DATA:
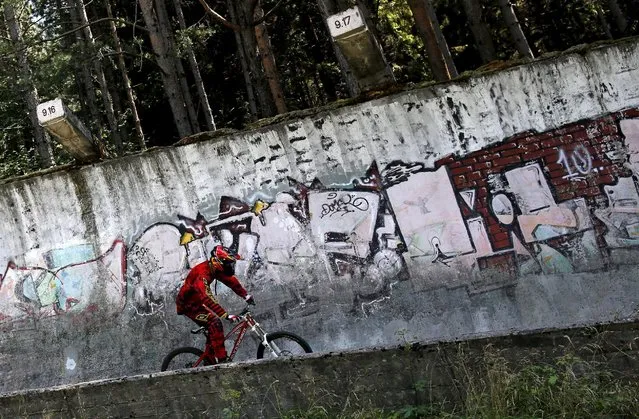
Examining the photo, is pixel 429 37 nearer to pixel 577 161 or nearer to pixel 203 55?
pixel 577 161

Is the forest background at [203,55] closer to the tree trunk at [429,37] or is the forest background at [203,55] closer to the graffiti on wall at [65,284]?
the tree trunk at [429,37]

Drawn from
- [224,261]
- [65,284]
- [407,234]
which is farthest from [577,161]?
[65,284]

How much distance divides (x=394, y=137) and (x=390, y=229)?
1219 millimetres

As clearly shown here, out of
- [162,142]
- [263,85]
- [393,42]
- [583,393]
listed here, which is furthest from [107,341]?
[162,142]

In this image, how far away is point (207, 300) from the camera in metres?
8.88

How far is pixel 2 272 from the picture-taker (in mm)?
10727

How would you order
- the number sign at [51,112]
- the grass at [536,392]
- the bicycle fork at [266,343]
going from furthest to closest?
the number sign at [51,112]
the bicycle fork at [266,343]
the grass at [536,392]

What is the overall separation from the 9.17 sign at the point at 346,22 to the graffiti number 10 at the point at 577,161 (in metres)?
2.96

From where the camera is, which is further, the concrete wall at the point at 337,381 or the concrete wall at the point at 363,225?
the concrete wall at the point at 363,225

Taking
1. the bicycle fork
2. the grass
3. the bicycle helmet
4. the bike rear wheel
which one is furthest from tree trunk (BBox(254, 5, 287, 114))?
the grass

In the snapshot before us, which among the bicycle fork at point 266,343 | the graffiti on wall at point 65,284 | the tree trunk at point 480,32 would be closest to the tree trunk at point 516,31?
the tree trunk at point 480,32

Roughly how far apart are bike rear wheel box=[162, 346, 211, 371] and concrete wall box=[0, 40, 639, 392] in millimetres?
476

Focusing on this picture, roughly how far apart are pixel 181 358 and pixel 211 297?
116 cm

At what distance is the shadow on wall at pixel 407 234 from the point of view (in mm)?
8797
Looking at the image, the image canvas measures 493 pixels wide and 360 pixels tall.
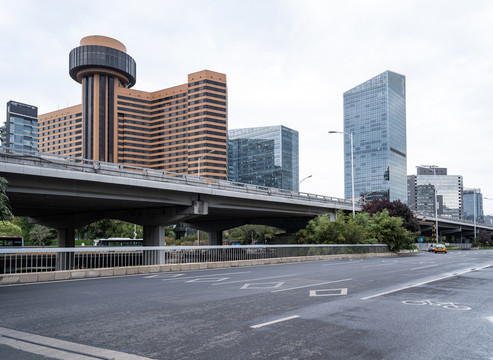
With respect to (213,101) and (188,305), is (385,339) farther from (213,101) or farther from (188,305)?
(213,101)

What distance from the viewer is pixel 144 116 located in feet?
541

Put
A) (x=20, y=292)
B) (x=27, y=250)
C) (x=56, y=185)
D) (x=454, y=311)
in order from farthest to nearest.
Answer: (x=56, y=185), (x=27, y=250), (x=20, y=292), (x=454, y=311)

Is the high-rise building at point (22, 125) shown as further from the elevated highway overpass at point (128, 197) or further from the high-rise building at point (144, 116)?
the elevated highway overpass at point (128, 197)

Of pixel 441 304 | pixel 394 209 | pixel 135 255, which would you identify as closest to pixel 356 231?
A: pixel 394 209

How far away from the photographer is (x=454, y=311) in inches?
348

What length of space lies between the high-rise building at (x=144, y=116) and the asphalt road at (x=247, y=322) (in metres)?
135

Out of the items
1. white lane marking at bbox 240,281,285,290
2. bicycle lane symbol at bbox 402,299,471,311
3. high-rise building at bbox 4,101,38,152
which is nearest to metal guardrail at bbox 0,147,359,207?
white lane marking at bbox 240,281,285,290

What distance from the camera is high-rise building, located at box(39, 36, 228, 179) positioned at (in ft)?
485

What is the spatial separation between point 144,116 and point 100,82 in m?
21.9

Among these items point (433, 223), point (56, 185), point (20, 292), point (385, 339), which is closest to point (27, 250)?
point (20, 292)

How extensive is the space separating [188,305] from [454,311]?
5.69 m

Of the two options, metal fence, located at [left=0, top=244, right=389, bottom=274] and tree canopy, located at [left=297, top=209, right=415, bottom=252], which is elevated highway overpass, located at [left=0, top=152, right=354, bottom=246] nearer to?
tree canopy, located at [left=297, top=209, right=415, bottom=252]

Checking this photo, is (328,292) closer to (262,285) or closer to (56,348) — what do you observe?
(262,285)

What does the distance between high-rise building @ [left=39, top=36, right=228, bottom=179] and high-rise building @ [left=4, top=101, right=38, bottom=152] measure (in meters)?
Result: 46.6
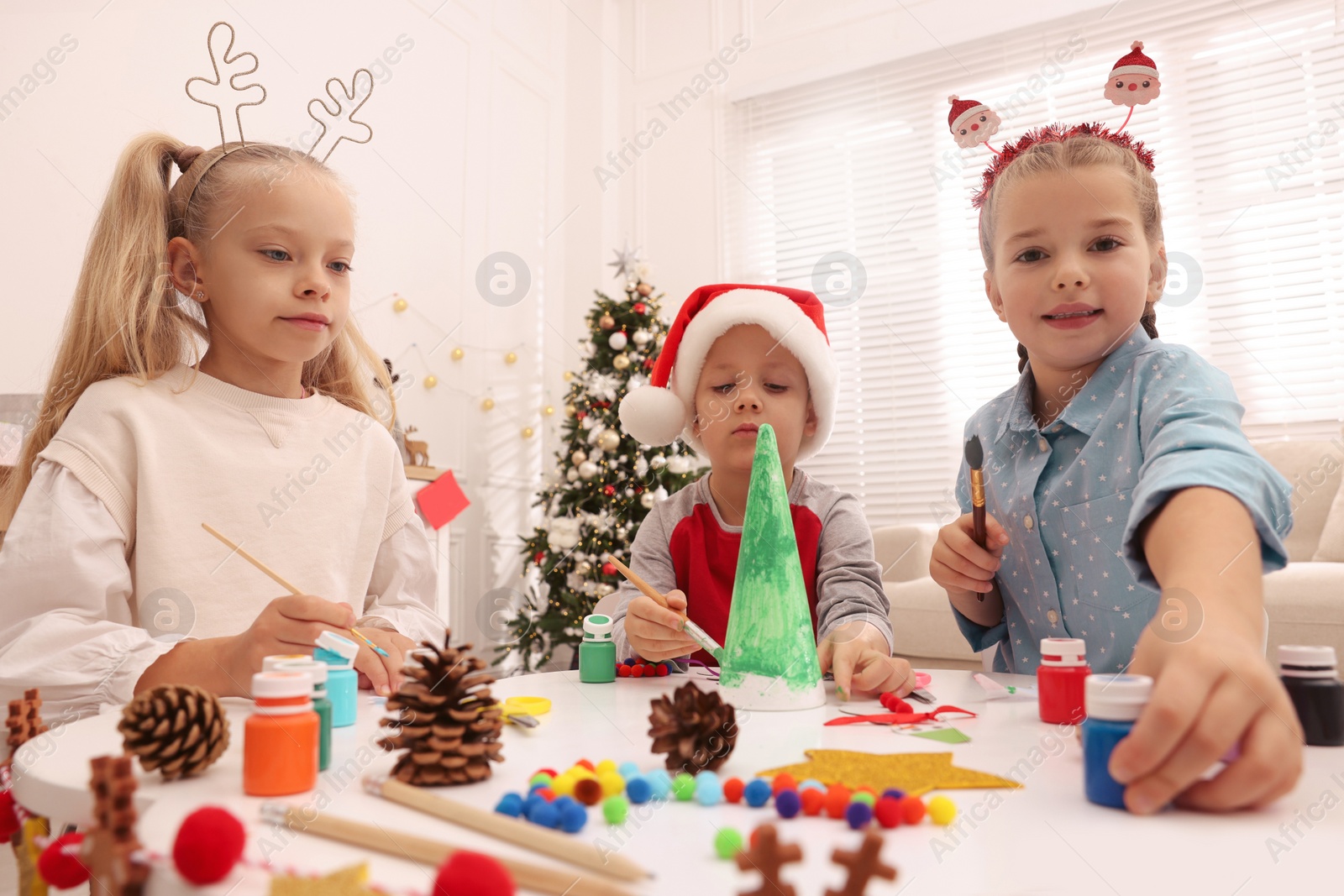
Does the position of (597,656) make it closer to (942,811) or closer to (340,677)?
(340,677)

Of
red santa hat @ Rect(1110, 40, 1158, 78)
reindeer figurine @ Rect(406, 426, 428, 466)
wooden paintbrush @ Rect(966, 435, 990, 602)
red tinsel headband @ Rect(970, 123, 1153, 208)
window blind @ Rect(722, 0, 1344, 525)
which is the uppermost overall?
window blind @ Rect(722, 0, 1344, 525)

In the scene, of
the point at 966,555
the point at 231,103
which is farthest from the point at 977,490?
the point at 231,103

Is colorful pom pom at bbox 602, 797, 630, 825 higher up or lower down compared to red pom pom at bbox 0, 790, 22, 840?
higher up

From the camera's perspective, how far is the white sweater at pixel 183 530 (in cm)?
84

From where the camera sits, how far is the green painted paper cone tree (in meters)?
0.78

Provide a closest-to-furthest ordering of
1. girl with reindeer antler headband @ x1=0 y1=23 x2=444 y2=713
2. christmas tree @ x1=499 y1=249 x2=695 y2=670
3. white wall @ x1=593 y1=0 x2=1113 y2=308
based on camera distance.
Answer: girl with reindeer antler headband @ x1=0 y1=23 x2=444 y2=713 → christmas tree @ x1=499 y1=249 x2=695 y2=670 → white wall @ x1=593 y1=0 x2=1113 y2=308

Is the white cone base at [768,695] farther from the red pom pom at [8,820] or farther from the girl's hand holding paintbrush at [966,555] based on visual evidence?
the red pom pom at [8,820]

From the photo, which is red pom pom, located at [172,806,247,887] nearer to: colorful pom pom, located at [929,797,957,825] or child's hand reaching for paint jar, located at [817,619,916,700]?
colorful pom pom, located at [929,797,957,825]

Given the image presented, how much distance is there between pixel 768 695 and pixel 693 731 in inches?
9.5

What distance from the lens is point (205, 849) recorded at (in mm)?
353

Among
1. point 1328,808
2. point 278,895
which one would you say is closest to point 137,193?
point 278,895

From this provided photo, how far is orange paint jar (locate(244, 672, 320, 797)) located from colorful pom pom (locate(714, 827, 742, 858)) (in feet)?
0.82

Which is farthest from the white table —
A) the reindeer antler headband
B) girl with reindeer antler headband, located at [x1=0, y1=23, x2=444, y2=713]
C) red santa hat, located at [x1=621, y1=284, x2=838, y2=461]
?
the reindeer antler headband

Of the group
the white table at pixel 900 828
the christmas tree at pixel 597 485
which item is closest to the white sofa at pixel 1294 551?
the christmas tree at pixel 597 485
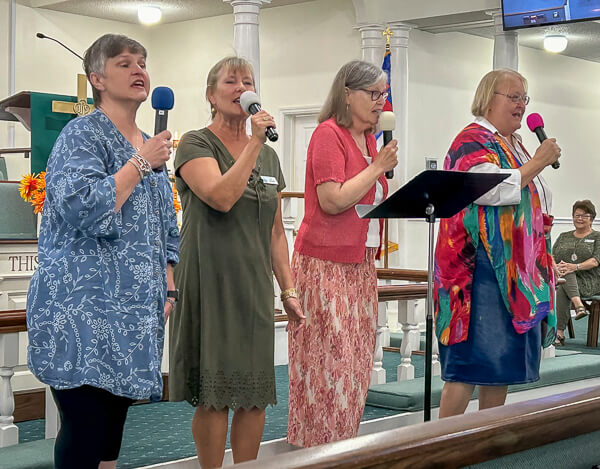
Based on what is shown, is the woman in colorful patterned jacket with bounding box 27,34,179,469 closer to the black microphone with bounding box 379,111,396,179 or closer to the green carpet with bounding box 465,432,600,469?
the black microphone with bounding box 379,111,396,179

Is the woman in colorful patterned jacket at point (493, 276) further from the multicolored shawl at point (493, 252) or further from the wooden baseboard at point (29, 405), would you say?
the wooden baseboard at point (29, 405)

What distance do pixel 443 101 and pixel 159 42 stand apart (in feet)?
13.1

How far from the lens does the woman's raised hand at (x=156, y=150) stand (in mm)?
2297

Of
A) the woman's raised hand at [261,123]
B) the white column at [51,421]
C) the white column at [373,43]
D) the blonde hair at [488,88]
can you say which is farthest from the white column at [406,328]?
the white column at [373,43]

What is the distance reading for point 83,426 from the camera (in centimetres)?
223

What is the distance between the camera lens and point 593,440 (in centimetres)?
147

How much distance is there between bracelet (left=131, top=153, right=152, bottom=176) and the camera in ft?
7.46

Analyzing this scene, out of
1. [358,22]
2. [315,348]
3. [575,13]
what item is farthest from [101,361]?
[358,22]

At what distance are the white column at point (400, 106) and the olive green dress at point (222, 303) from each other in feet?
22.8

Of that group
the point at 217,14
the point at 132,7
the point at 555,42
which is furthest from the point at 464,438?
the point at 217,14

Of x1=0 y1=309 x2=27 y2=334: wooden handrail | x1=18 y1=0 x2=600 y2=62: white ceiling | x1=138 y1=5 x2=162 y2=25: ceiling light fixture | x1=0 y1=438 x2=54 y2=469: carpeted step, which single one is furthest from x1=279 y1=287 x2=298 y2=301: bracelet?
x1=138 y1=5 x2=162 y2=25: ceiling light fixture

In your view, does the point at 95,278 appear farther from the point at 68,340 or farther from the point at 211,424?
the point at 211,424

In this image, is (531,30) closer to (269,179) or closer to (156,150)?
(269,179)

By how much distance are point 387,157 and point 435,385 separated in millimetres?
2172
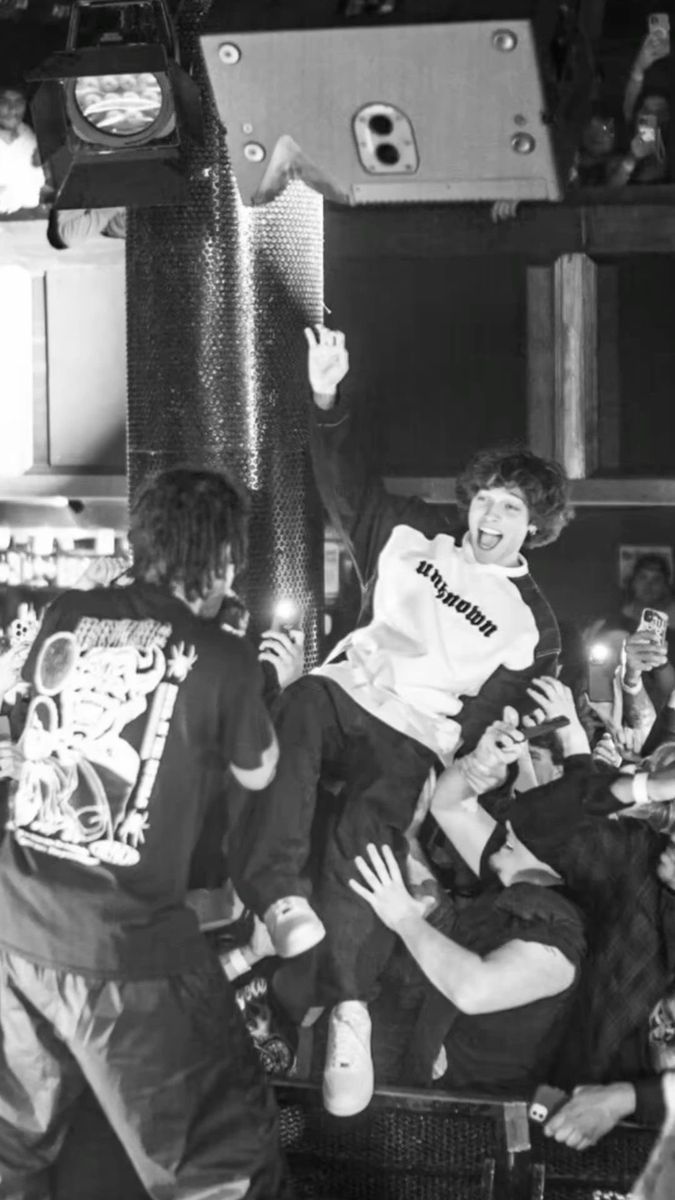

INSTRUCTIONS FOR THE TASK: Turn the lines of the material above, starting at the line that contains "Focusing on this" and ending at the line that contains "y=292), (x=454, y=311)", into a Markdown table with the columns Row and Line. Skip blank lines and leave the pictures out.

OUTPUT BELOW:
| Row | Line |
|---|---|
| 1 | Focusing on this picture, roughly how far apart are pixel 181 358 and pixel 211 297? |
| 2 | 116 cm |
| 3 | At what distance is the shadow on wall at pixel 407 234 from the point of view (in mm)? |
| 4 | 8797 |
| 5 | Looking at the image, the image canvas measures 493 pixels wide and 360 pixels tall. |
| 6 | With respect to (213,101) and (188,305), is (385,339) farther from (213,101) or farther from (188,305)? |
| 7 | (213,101) |
| 8 | What distance from the viewer is pixel 144 116 located in feet? |
| 9 | 541 |
| 10 | Put |
| 11 | A) (x=20, y=292) |
| 12 | B) (x=27, y=250) |
| 13 | C) (x=56, y=185) |
| 14 | D) (x=454, y=311) |
| 15 | in order from farthest to nearest. |
| 16 | Answer: (x=56, y=185), (x=27, y=250), (x=20, y=292), (x=454, y=311) |